Her elastic band was at the end of her ponytail. She pulled it out, letting her hair flop down, and noticed his eyes widen slightly. She wouldn’t have noticed at all if she hadn’t been looking. So, she thought, he’s paying attention. A reporter’s eye for detail, she supposed. Nothing more than that.
“Mr. Stark,” she said coolly, “did you want to ask me something or did you just want to insult me?”
He looked at her, a touch of the warm, dark brown coming into his black-seeming eyes. “I’m sorry.” There was an abruptness to his words, and she suspected they were ones he didn’t say very often. “It’s obvious from the looks of this place, and of you, that you work hard at what you do. I didn’t expect that.”

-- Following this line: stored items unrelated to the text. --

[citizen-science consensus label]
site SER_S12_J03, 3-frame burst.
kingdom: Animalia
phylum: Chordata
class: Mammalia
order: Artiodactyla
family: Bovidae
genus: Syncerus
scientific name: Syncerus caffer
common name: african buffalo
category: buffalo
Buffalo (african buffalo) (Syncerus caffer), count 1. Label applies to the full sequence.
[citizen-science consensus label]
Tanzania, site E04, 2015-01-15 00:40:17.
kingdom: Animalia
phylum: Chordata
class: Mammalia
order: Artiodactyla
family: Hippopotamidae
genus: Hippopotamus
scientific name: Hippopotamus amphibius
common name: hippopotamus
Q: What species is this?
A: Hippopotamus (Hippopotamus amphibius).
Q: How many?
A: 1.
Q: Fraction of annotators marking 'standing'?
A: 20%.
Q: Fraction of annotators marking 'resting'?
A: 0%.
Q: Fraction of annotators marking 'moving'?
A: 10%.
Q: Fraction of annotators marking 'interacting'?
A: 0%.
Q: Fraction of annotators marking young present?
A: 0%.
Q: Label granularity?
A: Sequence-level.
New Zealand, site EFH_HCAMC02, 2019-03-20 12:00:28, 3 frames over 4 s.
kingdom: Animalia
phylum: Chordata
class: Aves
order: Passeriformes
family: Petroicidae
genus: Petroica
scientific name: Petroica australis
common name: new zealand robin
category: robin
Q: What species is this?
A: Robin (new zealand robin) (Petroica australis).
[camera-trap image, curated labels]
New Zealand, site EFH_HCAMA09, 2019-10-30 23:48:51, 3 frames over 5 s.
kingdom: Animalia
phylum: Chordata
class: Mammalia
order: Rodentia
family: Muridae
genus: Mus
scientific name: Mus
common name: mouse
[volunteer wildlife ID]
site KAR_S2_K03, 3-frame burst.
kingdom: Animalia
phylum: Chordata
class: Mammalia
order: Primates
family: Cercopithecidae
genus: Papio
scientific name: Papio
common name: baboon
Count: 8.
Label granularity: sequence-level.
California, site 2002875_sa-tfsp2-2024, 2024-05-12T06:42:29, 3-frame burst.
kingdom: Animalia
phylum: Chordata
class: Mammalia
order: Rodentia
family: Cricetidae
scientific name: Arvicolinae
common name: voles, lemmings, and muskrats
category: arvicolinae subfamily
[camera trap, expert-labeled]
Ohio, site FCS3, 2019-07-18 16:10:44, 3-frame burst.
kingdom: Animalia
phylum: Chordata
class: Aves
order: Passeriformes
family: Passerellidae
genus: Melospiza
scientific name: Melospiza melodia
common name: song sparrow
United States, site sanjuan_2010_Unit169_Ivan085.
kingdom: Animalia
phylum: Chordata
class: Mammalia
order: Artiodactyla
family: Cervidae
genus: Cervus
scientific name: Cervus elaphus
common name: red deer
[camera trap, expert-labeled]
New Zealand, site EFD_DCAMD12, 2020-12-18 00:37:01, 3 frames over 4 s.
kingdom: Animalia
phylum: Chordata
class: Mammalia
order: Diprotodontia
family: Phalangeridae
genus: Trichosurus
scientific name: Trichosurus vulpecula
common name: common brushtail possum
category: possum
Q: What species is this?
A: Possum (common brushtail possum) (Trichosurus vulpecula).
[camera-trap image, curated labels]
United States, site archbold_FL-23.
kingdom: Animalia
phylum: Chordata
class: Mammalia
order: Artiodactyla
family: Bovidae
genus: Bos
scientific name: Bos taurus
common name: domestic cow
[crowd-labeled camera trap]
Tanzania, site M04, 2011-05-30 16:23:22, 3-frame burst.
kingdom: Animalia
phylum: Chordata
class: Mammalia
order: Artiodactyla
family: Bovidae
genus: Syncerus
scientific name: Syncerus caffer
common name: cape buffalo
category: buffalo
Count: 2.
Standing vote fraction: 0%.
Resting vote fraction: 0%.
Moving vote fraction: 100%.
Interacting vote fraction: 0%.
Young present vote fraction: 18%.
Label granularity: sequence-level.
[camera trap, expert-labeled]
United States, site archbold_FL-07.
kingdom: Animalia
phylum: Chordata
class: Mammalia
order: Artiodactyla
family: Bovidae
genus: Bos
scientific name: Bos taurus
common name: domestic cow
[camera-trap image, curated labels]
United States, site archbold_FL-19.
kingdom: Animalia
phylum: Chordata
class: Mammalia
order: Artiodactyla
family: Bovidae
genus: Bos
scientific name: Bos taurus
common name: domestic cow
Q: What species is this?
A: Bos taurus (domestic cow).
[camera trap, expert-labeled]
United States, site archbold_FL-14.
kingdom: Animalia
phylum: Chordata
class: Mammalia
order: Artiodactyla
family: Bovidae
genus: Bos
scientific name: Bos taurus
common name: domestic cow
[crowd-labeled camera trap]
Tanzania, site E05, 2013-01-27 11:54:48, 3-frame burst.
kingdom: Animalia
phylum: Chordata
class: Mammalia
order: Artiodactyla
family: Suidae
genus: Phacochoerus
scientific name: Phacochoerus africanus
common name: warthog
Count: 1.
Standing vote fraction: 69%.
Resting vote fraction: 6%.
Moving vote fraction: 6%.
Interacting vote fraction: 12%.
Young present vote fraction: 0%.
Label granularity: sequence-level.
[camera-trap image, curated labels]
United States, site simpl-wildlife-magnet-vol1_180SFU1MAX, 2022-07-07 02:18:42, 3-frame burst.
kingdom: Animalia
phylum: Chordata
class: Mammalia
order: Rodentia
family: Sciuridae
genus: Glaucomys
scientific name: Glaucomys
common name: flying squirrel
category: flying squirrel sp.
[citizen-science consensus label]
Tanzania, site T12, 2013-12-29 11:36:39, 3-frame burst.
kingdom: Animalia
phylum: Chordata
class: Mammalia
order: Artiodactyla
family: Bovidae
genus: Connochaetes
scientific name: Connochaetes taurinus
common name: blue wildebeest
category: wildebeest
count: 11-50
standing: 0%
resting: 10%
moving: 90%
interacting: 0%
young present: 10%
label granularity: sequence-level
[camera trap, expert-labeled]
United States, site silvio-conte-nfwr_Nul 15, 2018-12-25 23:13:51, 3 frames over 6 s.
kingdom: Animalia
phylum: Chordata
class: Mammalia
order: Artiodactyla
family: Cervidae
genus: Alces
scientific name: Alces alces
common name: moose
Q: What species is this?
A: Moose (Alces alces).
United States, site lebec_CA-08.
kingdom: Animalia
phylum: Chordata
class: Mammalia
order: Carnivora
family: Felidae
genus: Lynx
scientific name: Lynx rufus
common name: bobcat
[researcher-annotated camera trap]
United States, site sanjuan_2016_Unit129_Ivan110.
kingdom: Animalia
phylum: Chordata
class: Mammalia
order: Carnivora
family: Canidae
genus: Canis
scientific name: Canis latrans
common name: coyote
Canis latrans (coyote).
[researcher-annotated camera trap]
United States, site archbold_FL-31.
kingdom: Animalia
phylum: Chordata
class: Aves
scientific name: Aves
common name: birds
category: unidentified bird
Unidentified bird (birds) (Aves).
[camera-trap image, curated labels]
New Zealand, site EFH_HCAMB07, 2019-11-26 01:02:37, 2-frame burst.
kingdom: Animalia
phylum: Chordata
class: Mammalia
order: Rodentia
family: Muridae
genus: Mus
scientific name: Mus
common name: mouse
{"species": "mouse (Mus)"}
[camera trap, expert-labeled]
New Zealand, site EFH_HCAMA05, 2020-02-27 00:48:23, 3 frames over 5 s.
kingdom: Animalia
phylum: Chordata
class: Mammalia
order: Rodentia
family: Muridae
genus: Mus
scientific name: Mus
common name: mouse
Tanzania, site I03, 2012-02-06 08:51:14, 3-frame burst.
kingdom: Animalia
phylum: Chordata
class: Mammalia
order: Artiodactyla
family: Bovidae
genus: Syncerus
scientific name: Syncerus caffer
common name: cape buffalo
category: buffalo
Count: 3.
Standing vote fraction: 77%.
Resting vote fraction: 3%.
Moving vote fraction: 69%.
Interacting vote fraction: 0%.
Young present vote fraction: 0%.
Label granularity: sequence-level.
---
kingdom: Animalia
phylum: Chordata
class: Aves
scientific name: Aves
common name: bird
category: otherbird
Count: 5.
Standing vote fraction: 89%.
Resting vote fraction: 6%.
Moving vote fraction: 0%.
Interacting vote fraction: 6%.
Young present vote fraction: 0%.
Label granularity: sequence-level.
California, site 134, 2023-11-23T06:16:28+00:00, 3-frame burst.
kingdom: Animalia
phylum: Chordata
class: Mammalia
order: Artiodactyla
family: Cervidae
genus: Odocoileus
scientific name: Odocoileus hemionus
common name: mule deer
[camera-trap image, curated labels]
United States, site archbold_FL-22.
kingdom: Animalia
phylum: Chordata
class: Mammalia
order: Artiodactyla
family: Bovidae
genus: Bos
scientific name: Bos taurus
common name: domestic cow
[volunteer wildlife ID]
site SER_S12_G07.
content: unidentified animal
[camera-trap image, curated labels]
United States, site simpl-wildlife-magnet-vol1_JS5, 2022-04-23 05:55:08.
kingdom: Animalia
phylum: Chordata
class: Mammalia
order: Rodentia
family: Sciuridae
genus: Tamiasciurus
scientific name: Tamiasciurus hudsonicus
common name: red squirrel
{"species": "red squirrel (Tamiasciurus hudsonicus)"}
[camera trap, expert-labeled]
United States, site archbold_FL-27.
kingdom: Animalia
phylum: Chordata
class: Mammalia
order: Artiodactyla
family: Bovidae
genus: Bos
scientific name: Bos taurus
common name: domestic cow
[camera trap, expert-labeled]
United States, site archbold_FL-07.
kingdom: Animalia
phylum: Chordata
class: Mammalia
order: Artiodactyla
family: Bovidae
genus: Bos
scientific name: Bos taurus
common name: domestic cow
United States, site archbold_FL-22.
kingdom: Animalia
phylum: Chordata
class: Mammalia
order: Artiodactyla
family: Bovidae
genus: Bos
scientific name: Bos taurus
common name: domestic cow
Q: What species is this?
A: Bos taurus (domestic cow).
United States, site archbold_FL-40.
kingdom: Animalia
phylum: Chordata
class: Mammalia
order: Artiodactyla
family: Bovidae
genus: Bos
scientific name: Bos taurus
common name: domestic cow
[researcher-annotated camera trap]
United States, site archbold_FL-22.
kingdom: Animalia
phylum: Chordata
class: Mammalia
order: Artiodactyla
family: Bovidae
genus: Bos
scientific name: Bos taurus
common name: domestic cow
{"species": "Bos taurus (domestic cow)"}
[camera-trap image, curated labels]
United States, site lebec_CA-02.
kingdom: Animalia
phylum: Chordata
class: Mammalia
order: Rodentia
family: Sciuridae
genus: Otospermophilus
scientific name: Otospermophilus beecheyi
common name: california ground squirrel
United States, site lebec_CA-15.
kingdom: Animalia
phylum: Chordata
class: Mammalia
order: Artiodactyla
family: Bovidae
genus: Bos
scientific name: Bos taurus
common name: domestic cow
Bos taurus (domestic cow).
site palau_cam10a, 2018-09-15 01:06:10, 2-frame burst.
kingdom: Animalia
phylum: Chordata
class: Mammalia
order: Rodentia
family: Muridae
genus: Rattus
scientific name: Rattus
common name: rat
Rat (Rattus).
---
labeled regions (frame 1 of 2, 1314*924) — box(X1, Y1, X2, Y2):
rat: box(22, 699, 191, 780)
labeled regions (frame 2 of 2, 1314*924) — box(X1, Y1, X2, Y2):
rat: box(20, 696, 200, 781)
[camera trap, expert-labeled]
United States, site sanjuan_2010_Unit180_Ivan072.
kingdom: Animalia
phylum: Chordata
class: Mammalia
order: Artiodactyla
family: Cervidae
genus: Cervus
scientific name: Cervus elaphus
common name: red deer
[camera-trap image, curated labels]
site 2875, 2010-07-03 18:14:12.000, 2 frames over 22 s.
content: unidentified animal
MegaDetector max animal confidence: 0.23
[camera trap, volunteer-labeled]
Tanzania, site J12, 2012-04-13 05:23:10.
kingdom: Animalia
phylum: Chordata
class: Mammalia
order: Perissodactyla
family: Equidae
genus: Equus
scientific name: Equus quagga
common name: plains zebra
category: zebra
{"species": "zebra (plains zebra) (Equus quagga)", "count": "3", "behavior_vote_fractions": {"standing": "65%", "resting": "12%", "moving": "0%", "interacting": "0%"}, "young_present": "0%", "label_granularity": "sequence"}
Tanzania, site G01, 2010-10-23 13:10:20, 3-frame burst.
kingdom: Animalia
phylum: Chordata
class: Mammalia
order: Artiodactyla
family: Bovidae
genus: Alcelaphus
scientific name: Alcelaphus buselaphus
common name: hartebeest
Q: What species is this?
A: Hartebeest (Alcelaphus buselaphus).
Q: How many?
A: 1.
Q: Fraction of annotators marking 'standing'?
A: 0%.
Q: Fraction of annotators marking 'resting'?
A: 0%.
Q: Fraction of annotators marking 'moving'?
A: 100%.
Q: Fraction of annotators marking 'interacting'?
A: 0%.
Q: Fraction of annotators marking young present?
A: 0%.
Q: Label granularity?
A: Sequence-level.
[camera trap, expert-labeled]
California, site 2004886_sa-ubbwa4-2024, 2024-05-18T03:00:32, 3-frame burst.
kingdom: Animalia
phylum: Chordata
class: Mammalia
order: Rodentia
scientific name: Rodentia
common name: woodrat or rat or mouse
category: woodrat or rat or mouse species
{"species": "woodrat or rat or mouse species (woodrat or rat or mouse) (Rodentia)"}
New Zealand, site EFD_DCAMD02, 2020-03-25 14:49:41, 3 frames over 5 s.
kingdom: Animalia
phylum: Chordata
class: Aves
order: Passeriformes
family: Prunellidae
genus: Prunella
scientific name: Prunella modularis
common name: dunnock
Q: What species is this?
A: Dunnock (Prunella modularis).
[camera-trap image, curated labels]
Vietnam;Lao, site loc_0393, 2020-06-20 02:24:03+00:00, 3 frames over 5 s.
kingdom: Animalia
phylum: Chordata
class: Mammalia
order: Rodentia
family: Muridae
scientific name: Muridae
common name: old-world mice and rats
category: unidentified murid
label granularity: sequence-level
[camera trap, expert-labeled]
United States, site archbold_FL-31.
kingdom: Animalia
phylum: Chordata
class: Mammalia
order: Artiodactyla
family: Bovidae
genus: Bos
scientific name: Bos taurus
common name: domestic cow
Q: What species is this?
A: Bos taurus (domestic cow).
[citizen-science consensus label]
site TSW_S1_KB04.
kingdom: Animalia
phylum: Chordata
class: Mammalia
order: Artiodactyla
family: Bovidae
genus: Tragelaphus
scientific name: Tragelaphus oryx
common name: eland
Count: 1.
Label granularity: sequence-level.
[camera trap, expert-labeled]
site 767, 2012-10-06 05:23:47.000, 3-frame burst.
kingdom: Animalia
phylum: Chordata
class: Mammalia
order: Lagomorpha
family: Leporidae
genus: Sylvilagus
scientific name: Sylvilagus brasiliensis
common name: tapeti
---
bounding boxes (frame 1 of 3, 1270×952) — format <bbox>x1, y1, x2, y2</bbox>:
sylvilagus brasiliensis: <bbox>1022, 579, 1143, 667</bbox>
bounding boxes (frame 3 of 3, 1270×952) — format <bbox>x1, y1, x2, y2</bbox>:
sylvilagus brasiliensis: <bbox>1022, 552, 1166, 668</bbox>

“You thought I just woke up one morning and knew how to play the piano?”
He grinned. “Something like that.”
“Well, I didn’t.” She decided to leave it at that. “What do you want to ask me?”
“I’m half working on a story,” he said, walking over to the dusty Steinway. A dozen or so nubby pencils were scattered on the floor under the piano and her chair. He picked one up. It was two inches long. “Some life still in it, I guess.”
“I do all my markings in pencil. I don’t take time to re-sharpen my pencils when I’m working, so I start with about a dozen and throw them on the floor when they get dull. I hate dull pencils.”
“Nothing worse.”
Despite his wry tone, he was as fascinated as he was amused, Juliana could tell. “When I run out, I gather them up and sharpen all of them at once. It saves time. Look, I can’t dress up what I do or how I do it. If my methods, this place, shatter your image of what a concert pianist ought to be like, then so be it. How can you be half working on something?”